Adaptive workflows. The right next action depends on what was found in the previous step, and the space of possible findings is too large to enumerate.

Multi-modal reasoning. The agent might need to call a calculator, then a search tool, then a code interpreter, in an order that depends on the question. A pipeline that can do all of this would have to encode every plausible ordering.

Conversational depth. The user wants to have a back-and-forth that does not fit a script. A pipeline can handle “answer this question”; an agent can handle “let’s work through this together”.

These are real use cases. They are also rarer than the marketing for agentic systems suggests. Most production AI features are pipeline-shaped.

A worked example

Customer asks: “Can I get a refund for order #4421?”

Pipeline approach:

  1. Parse the order ID from the message (regex, no LLM needed)
  2. Look up the order (deterministic API call)
  3. Check refund eligibility (deterministic logic over order state)
  4. If eligible: process refund (deterministic API call), generate confirmation message (LLM)
  5. If ineligible: generate explanation message (LLM), suggest alternatives (LLM)

Total: 4 to 5 deterministic operations, 1 to 2 LLM calls. Latency: 1 to 2 seconds. Cost: under 0.5 cents. Behaviour: predictable.

Agent approach:

  1. Agent gets the user message and a tool list (look_up_order, check_eligibility, process_refund, send_message)
  2. Agent decides to call look_up_order. Waits for result.
  3. Agent decides to call check_eligibility. Waits for result.
  4. Agent decides whether to process_refund or explain ineligibility.
  5. Agent decides what message to send.

Total: 5 LLM calls (one per loop iteration), plus tool calls. Latency: 6 to 12 seconds. Cost: 2 to 4 cents. Behaviour: usually right, occasionally surprising.

The pipeline wins decisively. The user does not benefit from the agent’s flexibility because there is no flexibility needed; the workflow is enumerable.

When the same example flips

Same domain, different question: “I had a problem with this order. Can you figure out what went wrong and fix it?”

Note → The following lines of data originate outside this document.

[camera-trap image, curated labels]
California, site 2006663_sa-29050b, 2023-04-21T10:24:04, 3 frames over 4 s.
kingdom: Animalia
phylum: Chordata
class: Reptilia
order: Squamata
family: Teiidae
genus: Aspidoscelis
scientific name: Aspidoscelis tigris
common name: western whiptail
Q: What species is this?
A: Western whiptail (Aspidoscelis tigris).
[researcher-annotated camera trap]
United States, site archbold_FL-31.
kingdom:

Now the workflow is not enumerable. Was it a payment issue, a shipping issue, a product defect, a fraud flag, an integration failure with a partner system? Each requires a different sequence of investigation steps. The agent earns its place: it can call diagnostic tools in the order that makes sense based on what each one returns.

The lesson: the same domain can have pipeline-shaped workflows and agent-shaped workflows. Pick per workflow, not per product.

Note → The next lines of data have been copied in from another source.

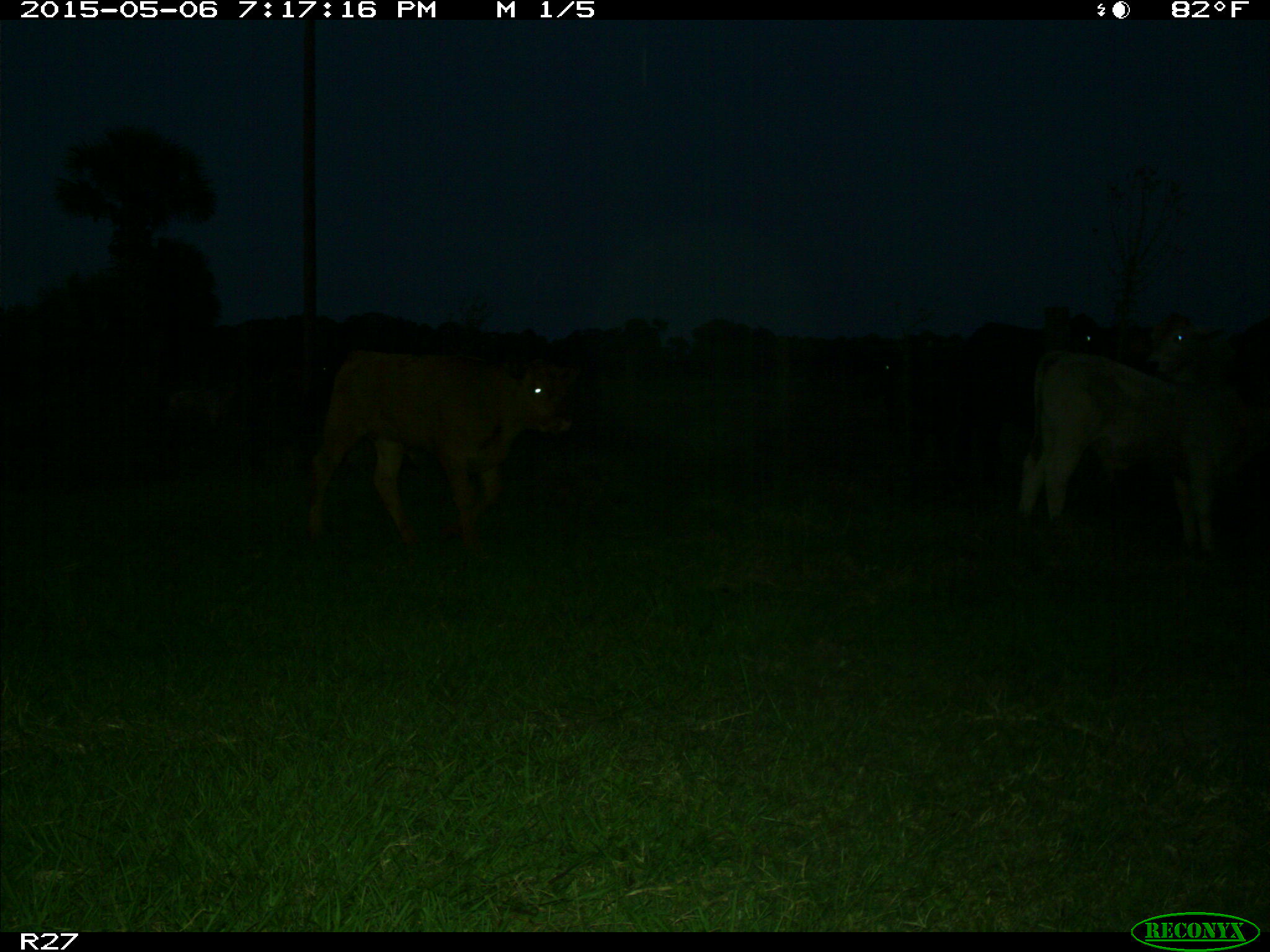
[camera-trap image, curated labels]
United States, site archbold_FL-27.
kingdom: Animalia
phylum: Chordata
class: Mammalia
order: Artiodactyla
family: Bovidae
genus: Bos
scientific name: Bos taurus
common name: domestic cow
Bos taurus (domestic cow).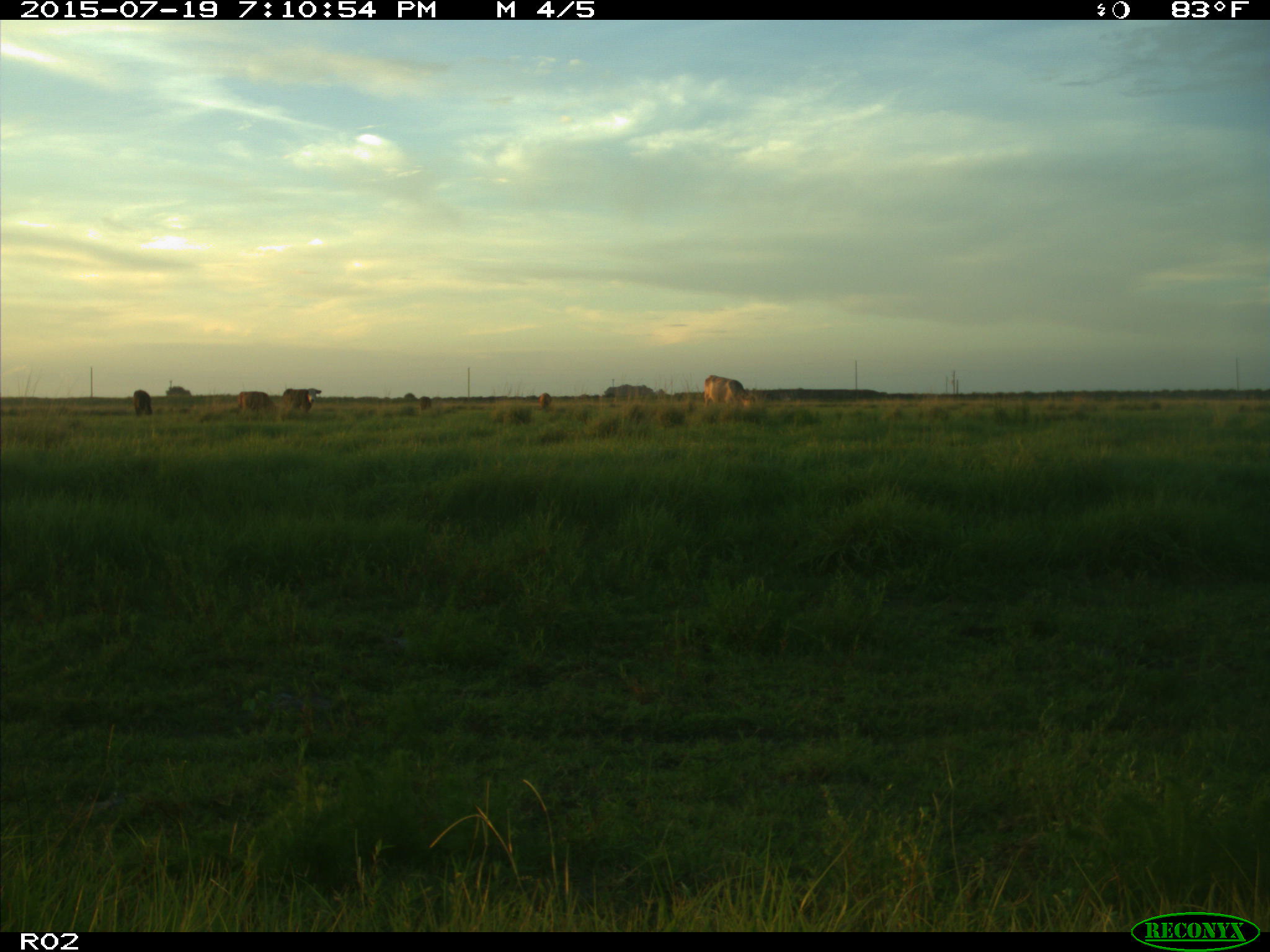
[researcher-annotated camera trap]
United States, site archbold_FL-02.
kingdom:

What we install on engagements

When we walk into an AI integration audit, the first question we ask about each LLM-driven feature is “can you write down the steps in advance”. For roughly two-thirds of the features we audit, the answer is yes; the team had built an agent because it sounded modern. We refactor those to pipelines. The cost drops, the latency drops, the support team stops complaining about inconsistency.

For the remaining third, the agent shape is justified. We then make sure the agent has the structural properties it needs: typed handoffs to other agents, deliberate memory architecture, observability on every loop iteration, a hard cap on iterations, and a verifier on outputs that affect state.

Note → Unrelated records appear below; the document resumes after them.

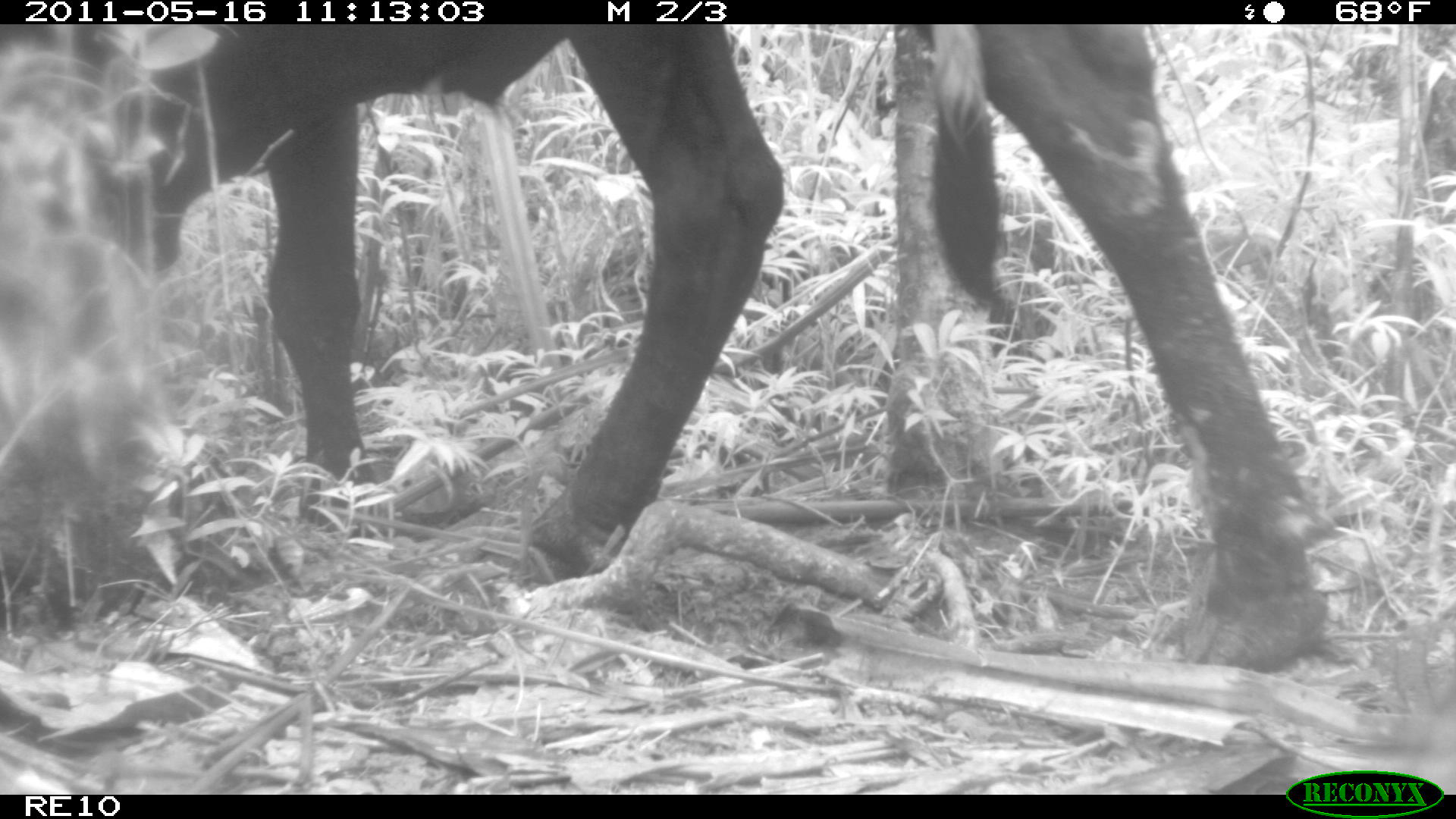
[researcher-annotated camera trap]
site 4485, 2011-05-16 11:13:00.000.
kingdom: Animalia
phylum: Chordata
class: Mammalia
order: Artiodactyla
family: Bovidae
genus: Bos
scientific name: Bos taurus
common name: domestic cattle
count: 4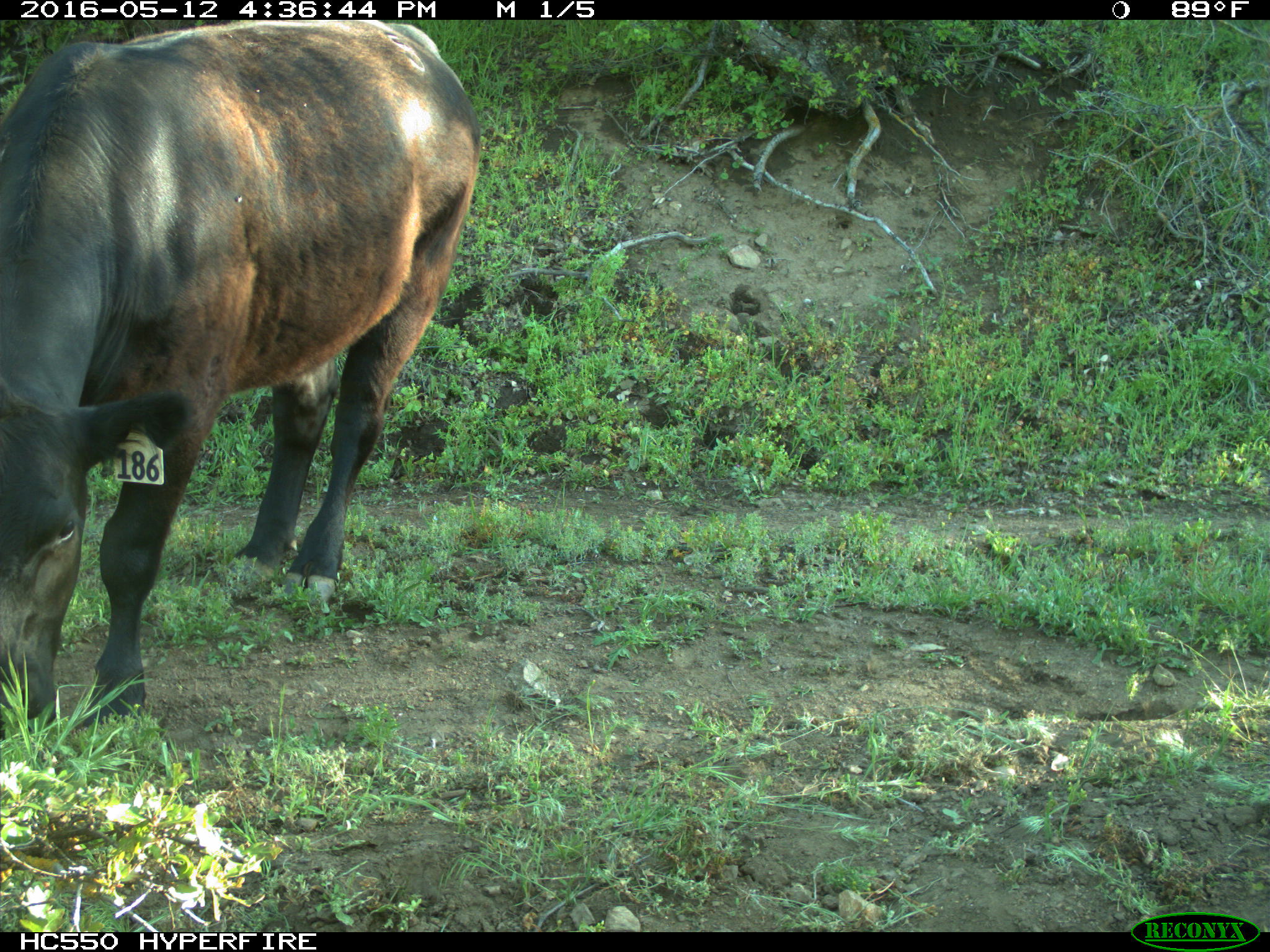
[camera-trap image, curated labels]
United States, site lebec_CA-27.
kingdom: Animalia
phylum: Chordata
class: Mammalia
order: Artiodactyla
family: Bovidae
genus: Bos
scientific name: Bos taurus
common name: domestic cow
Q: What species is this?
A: Bos taurus (domestic cow).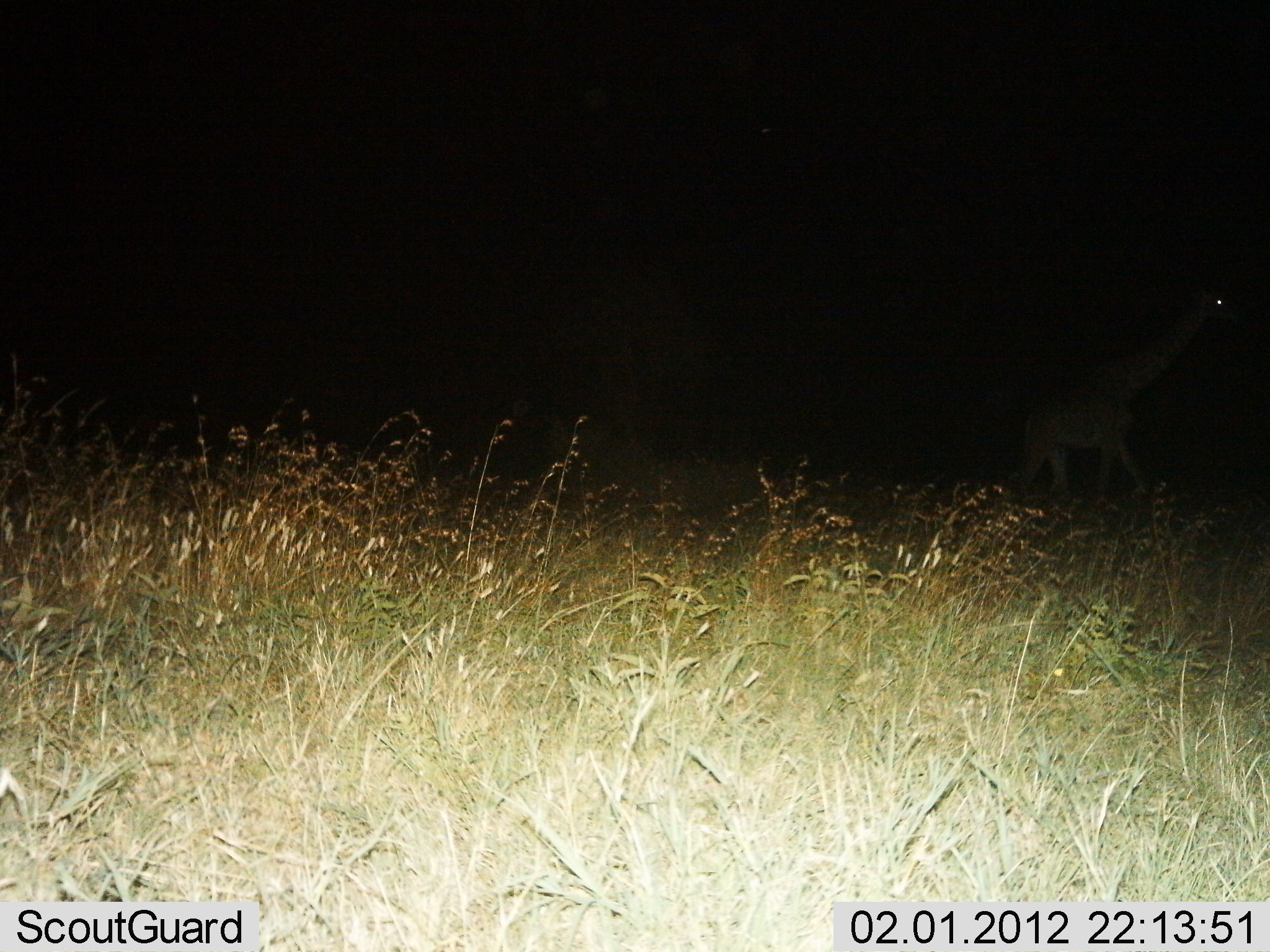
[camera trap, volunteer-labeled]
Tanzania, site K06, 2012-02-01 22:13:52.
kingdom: Animalia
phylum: Chordata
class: Mammalia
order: Artiodactyla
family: Giraffidae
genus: Giraffa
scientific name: Giraffa camelopardalis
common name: giraffe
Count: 1.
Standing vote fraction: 11%.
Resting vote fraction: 0%.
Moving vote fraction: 89%.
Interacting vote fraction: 0%.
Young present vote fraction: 0%.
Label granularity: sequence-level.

The right architecture is not the most modern one. It is the one that meets the requirement at the lowest cost in money, latency and operational pain. For most LLM features in production, that is a pipeline.

Frequently asked

Questions teams ask

What if I'm not sure whether my problem is agent-shaped?

Default to pipeline. Build the deterministic version first, identify the specific places where the deterministic path fails (the inputs that the pipeline cannot route), and consider an agent only for those residual cases.

Are LLMs only useful in agentic systems?

No. An LLM in a pipeline is a powerful tool: it can summarise, classify, extract or generate at a specific step. The LLM is not less useful in a pipeline; it just has a defined role instead of an open-ended one.

When does an agent actually beat a pipeline?

When the problem space cannot be enumerated. Open-ended research, debugging an unknown system, navigating an unfamiliar API. If you can list the possible inputs and the right action for each, a pipeline wins.